*** Opening of INPUT FOR THIS TASK ***

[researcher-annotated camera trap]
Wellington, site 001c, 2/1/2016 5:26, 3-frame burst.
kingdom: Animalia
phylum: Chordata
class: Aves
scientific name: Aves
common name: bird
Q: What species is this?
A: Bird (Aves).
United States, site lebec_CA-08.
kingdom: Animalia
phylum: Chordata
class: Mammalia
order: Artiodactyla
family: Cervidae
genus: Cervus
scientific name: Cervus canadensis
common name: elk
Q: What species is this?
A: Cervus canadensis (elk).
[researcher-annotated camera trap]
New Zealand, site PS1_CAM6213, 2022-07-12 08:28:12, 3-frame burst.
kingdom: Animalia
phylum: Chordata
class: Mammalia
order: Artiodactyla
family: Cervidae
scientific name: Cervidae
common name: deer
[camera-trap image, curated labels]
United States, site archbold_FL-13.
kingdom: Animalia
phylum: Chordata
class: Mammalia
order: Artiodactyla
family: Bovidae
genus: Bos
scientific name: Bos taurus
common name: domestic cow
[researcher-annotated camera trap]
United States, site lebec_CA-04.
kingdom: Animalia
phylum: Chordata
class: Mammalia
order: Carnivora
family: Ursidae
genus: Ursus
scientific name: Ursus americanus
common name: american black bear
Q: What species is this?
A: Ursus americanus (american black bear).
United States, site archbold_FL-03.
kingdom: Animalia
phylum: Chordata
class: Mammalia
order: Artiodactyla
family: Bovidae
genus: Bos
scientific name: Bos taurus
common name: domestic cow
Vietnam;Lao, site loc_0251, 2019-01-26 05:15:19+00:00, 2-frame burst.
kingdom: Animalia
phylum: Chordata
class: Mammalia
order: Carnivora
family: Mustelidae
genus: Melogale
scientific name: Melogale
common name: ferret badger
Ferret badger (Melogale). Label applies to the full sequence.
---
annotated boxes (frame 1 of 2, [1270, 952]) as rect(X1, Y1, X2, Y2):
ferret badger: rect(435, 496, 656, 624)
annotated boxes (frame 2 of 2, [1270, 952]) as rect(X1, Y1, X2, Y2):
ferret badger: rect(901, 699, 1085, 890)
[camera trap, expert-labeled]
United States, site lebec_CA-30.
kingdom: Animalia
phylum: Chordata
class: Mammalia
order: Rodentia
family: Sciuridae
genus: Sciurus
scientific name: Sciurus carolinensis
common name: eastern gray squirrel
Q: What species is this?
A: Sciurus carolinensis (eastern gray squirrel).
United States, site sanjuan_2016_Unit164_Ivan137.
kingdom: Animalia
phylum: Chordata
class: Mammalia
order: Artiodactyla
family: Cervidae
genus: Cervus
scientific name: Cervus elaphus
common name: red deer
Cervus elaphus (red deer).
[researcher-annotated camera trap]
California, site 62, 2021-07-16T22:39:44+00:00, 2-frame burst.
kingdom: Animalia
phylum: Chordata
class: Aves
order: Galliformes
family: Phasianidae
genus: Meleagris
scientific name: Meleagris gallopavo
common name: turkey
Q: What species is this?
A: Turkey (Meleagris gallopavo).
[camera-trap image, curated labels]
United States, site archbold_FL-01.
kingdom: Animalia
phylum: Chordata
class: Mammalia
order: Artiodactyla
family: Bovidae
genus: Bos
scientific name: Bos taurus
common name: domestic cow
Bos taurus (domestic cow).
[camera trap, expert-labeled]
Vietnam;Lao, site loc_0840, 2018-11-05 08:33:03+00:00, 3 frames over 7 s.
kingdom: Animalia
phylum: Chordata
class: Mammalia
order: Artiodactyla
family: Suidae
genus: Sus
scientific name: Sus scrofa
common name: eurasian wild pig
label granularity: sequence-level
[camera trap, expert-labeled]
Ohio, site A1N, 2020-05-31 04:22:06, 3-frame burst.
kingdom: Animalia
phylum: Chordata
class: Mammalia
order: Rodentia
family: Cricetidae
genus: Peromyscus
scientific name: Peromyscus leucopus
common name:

*** Close of INPUT FOR THIS TASK ***

Your task is to restate, word for word, only those lines above that fall between the line holding "United States, site archbold_FL-01." and the line holding "Vietnam;Lao, site loc_0840, 2018-11-05", inclusive.

United States, site archbold_FL-01.
kingdom: Animalia
phylum: Chordata
class: Mammalia
order: Artiodactyla
family: Bovidae
genus: Bos
scientific name: Bos taurus
common name: domestic cow
Bos taurus (domestic cow).
[camera trap, expert-labeled]
Vietnam;Lao, site loc_0840, 2018-11-05 08:33:03+00:00, 3 frames over 7 s.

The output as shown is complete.